*Objetivo A:*
Selecione e copie todas as linhas dos registros que contêm a palavra "Return", diferenciando maiúsculas de minúsculas.

*Texto extraído:*
····················

O contrato de seguro prevê restituição financeira oriunda de eventos adversos que, em
caso de materialização, possam acarretar perdas patrimoniais para uma sociedade com
interesses legítimos e comuns. Assim, a partir do momento em que se verifica falências de
entidades securitárias, indivíduos segurados e beneficiários indicados não receberão as
indenizações esperadas em caso de sinistros, gerando uma externalidade negativa que vai
além das consequências inerentes ao funcionamento das companhias. Ademais, seguradoras e
entidades previdenciárias são por natureza investidores institucionais de grande porte, tendo
em vista o volume total de ativos garantidores das provisões técnicas por elas transacionados
no mercado financeiro, podendo-se criar um efeito sistêmico relevante em caso de
insolvência.

····················

*Material fornecido:*
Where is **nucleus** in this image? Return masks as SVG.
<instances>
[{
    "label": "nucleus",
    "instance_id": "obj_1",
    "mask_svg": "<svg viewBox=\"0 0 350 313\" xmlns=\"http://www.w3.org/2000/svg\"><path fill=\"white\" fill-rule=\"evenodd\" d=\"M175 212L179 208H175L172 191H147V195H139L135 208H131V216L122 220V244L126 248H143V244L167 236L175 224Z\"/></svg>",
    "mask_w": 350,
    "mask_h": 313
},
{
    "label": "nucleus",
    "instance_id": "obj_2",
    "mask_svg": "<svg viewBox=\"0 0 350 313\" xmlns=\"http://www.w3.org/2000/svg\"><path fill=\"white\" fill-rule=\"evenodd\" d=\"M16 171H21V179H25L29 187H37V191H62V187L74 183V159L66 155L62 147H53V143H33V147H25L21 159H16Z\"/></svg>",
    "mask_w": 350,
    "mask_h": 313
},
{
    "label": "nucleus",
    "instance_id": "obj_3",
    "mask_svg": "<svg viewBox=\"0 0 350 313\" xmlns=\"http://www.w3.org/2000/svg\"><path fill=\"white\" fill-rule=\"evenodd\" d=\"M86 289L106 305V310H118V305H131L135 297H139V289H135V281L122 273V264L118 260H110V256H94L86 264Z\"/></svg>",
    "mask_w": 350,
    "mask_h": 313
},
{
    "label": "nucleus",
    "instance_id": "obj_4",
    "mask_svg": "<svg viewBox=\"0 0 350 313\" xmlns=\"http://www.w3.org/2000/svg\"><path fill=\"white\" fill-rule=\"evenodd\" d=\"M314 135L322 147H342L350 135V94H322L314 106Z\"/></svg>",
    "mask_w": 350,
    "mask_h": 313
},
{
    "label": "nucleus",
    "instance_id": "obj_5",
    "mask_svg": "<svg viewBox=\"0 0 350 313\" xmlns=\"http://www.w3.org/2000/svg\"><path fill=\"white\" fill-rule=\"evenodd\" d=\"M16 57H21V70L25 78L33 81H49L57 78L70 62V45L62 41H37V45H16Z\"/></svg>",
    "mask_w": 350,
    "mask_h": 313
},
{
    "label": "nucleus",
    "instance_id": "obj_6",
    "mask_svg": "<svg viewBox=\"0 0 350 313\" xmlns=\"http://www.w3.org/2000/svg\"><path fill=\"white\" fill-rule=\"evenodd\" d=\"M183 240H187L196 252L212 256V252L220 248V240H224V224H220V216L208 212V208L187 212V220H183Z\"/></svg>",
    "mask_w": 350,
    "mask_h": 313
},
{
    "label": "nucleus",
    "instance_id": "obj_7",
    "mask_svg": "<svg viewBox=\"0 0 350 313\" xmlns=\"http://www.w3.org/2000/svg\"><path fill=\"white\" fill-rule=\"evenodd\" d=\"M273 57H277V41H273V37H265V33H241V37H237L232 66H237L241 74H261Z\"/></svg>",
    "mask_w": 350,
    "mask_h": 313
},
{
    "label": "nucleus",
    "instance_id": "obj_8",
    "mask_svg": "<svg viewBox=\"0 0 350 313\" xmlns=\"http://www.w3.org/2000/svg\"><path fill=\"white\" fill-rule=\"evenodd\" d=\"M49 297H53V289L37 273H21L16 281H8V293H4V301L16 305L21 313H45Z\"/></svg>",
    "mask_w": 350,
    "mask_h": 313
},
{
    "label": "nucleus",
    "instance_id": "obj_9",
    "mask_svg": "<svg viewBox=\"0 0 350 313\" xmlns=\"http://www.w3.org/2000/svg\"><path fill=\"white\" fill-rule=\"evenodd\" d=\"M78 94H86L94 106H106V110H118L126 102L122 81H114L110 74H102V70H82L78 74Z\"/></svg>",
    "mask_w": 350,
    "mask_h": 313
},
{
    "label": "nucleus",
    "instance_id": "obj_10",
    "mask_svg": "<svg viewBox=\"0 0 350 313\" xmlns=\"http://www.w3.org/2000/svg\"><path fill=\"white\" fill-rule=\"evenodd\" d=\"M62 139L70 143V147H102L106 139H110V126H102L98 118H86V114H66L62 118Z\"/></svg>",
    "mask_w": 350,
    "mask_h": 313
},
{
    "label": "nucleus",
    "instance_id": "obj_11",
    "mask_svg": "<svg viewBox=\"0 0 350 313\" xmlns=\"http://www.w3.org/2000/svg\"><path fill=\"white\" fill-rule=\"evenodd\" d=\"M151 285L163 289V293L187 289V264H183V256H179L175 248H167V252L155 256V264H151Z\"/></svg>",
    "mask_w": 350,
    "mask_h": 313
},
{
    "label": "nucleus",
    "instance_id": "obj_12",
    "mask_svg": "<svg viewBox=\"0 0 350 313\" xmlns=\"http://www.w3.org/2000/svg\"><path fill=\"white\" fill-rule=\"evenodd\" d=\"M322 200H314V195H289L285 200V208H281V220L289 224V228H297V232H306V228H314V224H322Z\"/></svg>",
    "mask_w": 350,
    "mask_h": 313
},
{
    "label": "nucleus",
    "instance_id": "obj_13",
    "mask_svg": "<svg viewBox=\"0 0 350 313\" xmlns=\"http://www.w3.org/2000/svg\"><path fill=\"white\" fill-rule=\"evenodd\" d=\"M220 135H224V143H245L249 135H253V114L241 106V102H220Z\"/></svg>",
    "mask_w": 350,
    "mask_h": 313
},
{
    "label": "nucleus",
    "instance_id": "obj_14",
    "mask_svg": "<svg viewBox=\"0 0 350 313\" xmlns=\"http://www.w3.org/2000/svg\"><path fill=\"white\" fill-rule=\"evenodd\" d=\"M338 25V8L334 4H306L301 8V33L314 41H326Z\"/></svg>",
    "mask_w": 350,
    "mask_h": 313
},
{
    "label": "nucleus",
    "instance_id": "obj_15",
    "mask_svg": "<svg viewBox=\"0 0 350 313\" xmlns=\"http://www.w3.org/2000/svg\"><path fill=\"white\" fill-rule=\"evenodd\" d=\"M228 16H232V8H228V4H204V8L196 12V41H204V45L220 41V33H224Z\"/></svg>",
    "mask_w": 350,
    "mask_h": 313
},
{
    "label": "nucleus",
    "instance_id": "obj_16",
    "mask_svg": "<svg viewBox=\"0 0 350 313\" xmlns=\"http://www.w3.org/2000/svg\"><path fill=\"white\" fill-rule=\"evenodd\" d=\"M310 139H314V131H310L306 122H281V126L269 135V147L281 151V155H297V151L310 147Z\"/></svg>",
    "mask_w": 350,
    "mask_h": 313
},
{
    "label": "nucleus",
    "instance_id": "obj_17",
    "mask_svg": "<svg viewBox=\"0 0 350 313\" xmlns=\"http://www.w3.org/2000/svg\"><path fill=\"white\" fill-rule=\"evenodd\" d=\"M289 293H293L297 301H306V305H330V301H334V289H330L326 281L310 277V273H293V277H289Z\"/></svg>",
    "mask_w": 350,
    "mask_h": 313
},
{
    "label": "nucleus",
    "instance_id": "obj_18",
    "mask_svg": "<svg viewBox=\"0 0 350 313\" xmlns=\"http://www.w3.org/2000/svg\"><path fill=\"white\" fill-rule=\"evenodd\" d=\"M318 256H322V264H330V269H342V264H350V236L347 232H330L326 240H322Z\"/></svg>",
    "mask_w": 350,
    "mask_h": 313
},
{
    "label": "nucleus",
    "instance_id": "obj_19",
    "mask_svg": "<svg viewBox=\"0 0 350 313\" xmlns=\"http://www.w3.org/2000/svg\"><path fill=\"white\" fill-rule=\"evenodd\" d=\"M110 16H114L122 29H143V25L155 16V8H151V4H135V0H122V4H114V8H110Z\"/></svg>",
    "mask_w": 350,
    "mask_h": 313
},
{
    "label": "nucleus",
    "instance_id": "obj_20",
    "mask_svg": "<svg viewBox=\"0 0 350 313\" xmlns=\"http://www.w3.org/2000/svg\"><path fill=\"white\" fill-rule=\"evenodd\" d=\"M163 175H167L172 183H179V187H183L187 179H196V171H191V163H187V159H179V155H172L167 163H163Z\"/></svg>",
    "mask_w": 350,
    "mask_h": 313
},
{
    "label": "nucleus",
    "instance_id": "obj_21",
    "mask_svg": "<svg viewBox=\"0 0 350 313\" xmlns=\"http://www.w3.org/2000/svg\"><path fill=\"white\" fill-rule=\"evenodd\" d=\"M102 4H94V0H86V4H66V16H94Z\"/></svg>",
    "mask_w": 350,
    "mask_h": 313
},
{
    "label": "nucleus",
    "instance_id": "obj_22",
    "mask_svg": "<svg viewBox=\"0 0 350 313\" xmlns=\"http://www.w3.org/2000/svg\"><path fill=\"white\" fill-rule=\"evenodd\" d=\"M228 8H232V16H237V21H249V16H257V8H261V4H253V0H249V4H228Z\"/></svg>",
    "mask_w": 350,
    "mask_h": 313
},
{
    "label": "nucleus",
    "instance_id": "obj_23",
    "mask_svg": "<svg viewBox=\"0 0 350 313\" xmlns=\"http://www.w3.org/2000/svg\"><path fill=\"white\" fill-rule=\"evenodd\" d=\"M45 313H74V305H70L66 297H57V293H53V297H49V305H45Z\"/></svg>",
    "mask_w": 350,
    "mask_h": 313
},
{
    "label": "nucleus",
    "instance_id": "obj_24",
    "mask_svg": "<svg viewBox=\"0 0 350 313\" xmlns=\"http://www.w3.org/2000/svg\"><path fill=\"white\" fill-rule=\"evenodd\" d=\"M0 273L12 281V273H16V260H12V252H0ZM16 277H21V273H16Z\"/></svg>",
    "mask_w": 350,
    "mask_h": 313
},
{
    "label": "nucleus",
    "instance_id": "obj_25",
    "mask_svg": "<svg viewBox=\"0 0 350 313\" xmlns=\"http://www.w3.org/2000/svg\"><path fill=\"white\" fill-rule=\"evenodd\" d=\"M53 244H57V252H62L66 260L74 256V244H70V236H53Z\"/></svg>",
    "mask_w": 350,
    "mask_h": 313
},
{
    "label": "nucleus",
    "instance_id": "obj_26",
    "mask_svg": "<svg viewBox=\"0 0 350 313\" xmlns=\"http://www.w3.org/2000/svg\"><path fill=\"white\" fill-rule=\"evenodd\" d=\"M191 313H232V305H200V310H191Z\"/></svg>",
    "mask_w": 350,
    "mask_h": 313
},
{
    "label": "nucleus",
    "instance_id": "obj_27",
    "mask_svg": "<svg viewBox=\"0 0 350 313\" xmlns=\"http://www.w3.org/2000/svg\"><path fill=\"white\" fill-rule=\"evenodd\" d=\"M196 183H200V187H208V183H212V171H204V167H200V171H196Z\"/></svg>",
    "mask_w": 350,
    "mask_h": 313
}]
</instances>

····················

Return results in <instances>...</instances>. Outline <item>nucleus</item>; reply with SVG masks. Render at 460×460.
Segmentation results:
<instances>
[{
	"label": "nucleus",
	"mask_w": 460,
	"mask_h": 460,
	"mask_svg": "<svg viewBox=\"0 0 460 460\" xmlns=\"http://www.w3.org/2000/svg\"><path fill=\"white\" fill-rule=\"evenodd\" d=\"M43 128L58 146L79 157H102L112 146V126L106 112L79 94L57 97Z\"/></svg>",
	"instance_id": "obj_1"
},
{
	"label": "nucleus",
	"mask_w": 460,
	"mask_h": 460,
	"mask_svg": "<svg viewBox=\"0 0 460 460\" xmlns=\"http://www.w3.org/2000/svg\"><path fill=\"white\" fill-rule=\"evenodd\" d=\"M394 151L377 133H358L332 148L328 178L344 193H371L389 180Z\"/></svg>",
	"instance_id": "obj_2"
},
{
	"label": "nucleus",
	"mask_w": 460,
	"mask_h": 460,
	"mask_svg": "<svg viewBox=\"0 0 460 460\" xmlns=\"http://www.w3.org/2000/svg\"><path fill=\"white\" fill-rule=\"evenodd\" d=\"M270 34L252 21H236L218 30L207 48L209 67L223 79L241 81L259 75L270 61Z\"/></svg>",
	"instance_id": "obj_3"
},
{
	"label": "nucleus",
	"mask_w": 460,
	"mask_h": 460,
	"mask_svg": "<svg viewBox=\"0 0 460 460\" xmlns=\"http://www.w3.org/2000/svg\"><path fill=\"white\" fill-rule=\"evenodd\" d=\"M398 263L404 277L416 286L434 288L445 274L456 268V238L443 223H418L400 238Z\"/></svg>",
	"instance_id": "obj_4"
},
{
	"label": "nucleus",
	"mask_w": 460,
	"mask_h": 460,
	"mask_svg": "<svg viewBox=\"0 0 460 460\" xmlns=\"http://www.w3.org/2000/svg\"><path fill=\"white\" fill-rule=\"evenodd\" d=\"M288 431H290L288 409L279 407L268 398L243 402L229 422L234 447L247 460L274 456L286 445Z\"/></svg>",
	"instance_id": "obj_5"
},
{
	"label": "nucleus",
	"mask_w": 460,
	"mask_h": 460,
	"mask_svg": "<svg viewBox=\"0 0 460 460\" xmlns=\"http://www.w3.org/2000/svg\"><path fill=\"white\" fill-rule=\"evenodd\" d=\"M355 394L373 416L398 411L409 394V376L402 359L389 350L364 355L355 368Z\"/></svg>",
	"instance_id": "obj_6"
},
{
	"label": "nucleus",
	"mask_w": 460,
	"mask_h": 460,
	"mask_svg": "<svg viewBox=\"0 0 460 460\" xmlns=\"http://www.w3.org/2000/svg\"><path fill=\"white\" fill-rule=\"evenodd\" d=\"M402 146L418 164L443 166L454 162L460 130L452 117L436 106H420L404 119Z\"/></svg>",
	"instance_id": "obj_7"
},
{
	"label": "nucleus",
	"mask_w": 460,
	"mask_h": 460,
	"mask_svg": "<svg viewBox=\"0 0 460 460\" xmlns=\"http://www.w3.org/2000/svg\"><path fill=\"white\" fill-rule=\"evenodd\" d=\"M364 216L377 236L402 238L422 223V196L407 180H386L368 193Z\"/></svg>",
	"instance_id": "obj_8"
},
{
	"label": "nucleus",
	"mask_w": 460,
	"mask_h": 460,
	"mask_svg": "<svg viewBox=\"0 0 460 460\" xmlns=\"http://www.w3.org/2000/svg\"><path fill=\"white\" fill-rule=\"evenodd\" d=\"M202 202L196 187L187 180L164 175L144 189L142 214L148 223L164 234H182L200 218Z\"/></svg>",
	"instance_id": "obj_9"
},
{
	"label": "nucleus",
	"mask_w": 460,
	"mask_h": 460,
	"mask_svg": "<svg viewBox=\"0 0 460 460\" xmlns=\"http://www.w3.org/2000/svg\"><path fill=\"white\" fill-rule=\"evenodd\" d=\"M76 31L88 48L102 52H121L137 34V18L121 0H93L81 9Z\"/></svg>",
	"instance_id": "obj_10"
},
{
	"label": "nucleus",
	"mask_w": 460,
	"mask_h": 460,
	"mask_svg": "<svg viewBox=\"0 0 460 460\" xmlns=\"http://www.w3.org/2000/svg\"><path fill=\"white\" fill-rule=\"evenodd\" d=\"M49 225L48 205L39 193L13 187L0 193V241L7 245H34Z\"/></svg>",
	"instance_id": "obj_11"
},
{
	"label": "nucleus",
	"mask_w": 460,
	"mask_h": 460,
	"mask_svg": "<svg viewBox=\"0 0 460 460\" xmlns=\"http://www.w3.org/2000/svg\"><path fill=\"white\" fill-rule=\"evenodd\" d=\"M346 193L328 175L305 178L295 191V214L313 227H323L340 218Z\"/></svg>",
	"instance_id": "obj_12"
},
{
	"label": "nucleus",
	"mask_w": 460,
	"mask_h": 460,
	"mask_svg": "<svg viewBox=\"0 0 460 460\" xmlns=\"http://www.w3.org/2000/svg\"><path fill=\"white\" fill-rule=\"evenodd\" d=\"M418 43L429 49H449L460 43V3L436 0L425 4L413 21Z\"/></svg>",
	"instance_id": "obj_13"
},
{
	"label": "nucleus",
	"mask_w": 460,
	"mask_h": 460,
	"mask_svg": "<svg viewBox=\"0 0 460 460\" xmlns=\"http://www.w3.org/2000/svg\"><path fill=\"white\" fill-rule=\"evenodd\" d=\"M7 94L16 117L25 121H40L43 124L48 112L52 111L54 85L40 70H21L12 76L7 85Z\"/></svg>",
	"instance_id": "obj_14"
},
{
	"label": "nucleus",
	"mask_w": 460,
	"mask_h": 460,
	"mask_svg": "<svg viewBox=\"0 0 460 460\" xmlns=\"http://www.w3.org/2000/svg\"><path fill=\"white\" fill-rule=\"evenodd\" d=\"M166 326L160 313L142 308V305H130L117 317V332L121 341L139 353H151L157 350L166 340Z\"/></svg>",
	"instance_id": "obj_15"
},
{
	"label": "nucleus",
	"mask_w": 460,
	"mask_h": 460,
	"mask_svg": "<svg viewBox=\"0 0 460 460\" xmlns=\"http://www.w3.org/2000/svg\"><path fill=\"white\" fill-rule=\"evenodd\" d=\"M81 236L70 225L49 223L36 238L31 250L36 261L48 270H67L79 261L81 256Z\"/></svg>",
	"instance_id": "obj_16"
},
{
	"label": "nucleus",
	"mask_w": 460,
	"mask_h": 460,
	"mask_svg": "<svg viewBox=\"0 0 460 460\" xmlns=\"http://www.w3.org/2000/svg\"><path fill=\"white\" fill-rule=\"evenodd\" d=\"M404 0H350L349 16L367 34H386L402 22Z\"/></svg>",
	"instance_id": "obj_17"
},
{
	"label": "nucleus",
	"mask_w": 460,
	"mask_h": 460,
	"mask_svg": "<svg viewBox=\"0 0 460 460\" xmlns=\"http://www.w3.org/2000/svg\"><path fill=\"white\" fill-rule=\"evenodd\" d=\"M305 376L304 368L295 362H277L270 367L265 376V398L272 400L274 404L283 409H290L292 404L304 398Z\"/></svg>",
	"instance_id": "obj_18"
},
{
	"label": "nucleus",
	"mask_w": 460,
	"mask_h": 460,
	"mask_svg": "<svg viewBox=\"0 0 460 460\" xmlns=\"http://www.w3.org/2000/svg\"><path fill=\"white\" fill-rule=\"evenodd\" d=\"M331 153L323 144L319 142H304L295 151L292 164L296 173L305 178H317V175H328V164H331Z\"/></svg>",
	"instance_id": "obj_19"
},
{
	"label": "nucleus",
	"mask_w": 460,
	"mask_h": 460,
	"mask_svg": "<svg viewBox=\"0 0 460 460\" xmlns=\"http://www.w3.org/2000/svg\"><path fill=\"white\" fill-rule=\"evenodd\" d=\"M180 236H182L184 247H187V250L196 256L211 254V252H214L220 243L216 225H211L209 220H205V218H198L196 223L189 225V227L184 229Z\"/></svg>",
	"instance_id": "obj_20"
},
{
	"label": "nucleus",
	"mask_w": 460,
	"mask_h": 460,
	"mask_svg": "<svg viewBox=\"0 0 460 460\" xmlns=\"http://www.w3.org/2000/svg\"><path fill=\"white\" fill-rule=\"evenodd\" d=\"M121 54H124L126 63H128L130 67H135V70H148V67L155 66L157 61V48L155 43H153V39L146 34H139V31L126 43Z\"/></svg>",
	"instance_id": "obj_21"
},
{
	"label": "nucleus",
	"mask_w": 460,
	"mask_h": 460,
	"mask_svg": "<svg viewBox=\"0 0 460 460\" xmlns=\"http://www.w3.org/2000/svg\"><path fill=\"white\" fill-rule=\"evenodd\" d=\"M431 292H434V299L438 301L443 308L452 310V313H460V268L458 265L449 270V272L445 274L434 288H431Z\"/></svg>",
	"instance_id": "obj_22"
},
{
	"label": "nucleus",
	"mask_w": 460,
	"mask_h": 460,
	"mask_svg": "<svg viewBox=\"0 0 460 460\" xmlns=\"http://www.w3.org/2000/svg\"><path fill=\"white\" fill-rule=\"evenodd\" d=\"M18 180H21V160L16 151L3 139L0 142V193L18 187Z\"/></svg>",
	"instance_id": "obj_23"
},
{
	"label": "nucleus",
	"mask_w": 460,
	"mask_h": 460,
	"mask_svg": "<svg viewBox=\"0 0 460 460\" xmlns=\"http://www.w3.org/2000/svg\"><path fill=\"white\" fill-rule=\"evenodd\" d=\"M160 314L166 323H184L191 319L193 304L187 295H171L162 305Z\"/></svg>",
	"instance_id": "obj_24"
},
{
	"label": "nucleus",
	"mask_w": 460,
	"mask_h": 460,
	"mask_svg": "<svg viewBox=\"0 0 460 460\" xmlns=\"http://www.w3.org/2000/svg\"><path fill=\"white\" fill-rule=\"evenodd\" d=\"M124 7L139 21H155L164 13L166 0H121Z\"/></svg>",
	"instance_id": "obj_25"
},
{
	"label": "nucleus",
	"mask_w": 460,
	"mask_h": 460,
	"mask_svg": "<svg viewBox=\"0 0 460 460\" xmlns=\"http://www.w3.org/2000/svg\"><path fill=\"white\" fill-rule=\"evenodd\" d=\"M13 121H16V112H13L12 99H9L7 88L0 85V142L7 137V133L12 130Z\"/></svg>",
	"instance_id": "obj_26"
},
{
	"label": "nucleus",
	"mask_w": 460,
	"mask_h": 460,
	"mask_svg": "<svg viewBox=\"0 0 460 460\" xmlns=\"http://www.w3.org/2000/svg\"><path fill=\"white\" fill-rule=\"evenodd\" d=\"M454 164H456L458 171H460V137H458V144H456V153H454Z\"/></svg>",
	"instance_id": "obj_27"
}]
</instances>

····················

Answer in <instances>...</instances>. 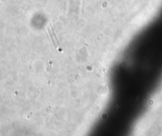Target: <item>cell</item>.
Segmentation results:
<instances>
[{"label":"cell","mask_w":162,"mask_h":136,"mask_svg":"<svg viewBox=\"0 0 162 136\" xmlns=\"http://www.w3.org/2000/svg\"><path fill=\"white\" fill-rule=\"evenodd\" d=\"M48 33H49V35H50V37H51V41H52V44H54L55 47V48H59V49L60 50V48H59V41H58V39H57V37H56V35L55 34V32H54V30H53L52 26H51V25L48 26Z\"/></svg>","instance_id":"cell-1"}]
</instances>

····················

*Objetivo B:*
Responda com base no texto sobre seguros acima:
(i) O que o contrato de seguro prevê?
(ii) Quem deixa de receber as indenizações esperadas quando se verificam falências de entidades securitárias?
(iii) Por natureza, que tipo de investidores são as seguradoras e as entidades previdenciárias?

*Resposta A:*
Where is **nucleus** in this image? Return masks as SVG.
Return results in <instances>...</instances>. Outline <item>nucleus</item>; reply with SVG masks. Render at 460×460.

*Resposta B:*
(i) Restituição financeira oriunda de eventos adversos que, em caso de materialização, possam acarretar perdas patrimoniais para uma sociedade com interesses legítimos e comuns.
(ii) Os indivíduos segurados e os beneficiários indicados.
(iii) Investidores institucionais de grande porte.